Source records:
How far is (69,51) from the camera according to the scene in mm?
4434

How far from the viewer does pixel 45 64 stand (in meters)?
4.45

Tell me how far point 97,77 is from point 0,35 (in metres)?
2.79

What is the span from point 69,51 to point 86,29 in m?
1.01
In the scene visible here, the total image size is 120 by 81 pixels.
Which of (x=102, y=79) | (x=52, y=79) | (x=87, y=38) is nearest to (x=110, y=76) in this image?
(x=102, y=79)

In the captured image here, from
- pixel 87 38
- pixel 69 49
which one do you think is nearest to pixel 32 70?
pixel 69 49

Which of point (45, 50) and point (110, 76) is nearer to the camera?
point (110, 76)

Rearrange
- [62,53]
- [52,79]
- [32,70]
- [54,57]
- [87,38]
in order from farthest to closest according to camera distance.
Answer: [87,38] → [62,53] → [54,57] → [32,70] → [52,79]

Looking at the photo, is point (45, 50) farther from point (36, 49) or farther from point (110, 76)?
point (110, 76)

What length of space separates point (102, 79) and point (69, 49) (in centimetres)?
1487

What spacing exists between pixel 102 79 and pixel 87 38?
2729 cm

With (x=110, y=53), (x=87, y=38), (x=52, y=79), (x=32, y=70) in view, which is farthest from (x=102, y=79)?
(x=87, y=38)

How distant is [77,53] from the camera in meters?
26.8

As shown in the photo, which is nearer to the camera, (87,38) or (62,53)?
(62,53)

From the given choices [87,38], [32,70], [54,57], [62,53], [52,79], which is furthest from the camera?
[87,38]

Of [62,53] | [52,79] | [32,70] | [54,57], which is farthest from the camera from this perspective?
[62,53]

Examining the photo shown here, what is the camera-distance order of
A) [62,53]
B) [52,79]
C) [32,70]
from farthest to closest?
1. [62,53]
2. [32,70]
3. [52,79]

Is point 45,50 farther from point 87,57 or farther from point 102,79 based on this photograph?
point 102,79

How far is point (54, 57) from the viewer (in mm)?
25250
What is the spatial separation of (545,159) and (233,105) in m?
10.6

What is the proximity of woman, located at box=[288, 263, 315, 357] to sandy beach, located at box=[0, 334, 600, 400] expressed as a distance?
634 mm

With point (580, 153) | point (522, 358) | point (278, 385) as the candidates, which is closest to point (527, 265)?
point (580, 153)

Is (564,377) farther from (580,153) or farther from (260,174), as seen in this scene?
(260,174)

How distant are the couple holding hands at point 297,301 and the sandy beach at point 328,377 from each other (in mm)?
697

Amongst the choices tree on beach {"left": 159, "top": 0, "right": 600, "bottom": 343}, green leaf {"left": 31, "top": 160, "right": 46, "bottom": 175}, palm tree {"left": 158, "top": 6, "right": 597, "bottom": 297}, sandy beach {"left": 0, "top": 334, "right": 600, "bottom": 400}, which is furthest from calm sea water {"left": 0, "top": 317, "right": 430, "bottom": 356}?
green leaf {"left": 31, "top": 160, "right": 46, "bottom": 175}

WHAT TO PRODUCE -> Return all the data above once more, precisely as given.

TASK RESULT ->
How far is (69,51) from the camera according to the scene in mm?
4434

How far from the viewer does pixel 45 64 stand (in meters)?
4.45

Tell me how far point 97,77 is from point 0,35 (in metres)?
2.79

What is the span from point 69,51 to point 86,29 in m?
1.01
In the scene visible here, the total image size is 120 by 81 pixels.
Which of (x=102, y=79) | (x=52, y=79) | (x=87, y=38) is nearest to (x=110, y=76) in this image?
(x=102, y=79)

In the captured image here, from
- pixel 87 38
- pixel 69 49
which one do you think is nearest to pixel 32 70?
pixel 69 49

Which of point (45, 50) and point (110, 76) is nearer to the camera?
point (110, 76)

Rearrange
- [62,53]
- [52,79]
- [32,70]
- [54,57]
- [87,38]
in order from farthest to closest according to camera distance.
Answer: [87,38] → [62,53] → [54,57] → [32,70] → [52,79]

Looking at the photo, is point (45, 50) farther from point (36, 49) or farther from point (110, 76)?
point (110, 76)

What length of space separates point (102, 79) and point (69, 49) (in centimetres)?
1487

What spacing exists between pixel 102 79 and pixel 87 38?
2729 cm

With (x=110, y=53), (x=87, y=38), (x=52, y=79), (x=32, y=70) in view, which is farthest from (x=102, y=79)?
(x=87, y=38)

How distant is [77,53] from the camera in meters?
26.8

As shown in the photo, which is nearer to the camera, (87,38) or (62,53)?
(62,53)

From the given choices [87,38], [32,70], [54,57], [62,53], [52,79], which is furthest from the camera?
[87,38]

Of [62,53] | [52,79] | [32,70] | [54,57], which is farthest from the camera from this perspective?
[62,53]

Examining the photo shown here, what is the camera-distance order of
A) [62,53]
B) [52,79]
C) [32,70]
from farthest to closest?
1. [62,53]
2. [32,70]
3. [52,79]

Is point 45,50 farther from point 87,57 or farther from point 102,79 based on this photograph?
point 102,79

How far is point (54, 57) from the viewer (in mm)?
25250
What is the spatial separation of (545,159) and (233,105) in m?
10.6

What is the proximity of woman, located at box=[288, 263, 315, 357] to sandy beach, located at box=[0, 334, 600, 400] expressed as a distance?
634 mm

With point (580, 153) | point (522, 358) | point (278, 385) as the candidates, which is closest to point (527, 265)?
point (580, 153)

Is (564,377) farther from (580,153) or farther from (260,174), as seen in this scene?
(260,174)

How distant are the couple holding hands at point 297,301 and the sandy beach at point 328,377 from each other (in mm)?
697

Amongst the choices tree on beach {"left": 159, "top": 0, "right": 600, "bottom": 343}, green leaf {"left": 31, "top": 160, "right": 46, "bottom": 175}, palm tree {"left": 158, "top": 6, "right": 597, "bottom": 297}, sandy beach {"left": 0, "top": 334, "right": 600, "bottom": 400}, which is furthest from calm sea water {"left": 0, "top": 317, "right": 430, "bottom": 356}?
green leaf {"left": 31, "top": 160, "right": 46, "bottom": 175}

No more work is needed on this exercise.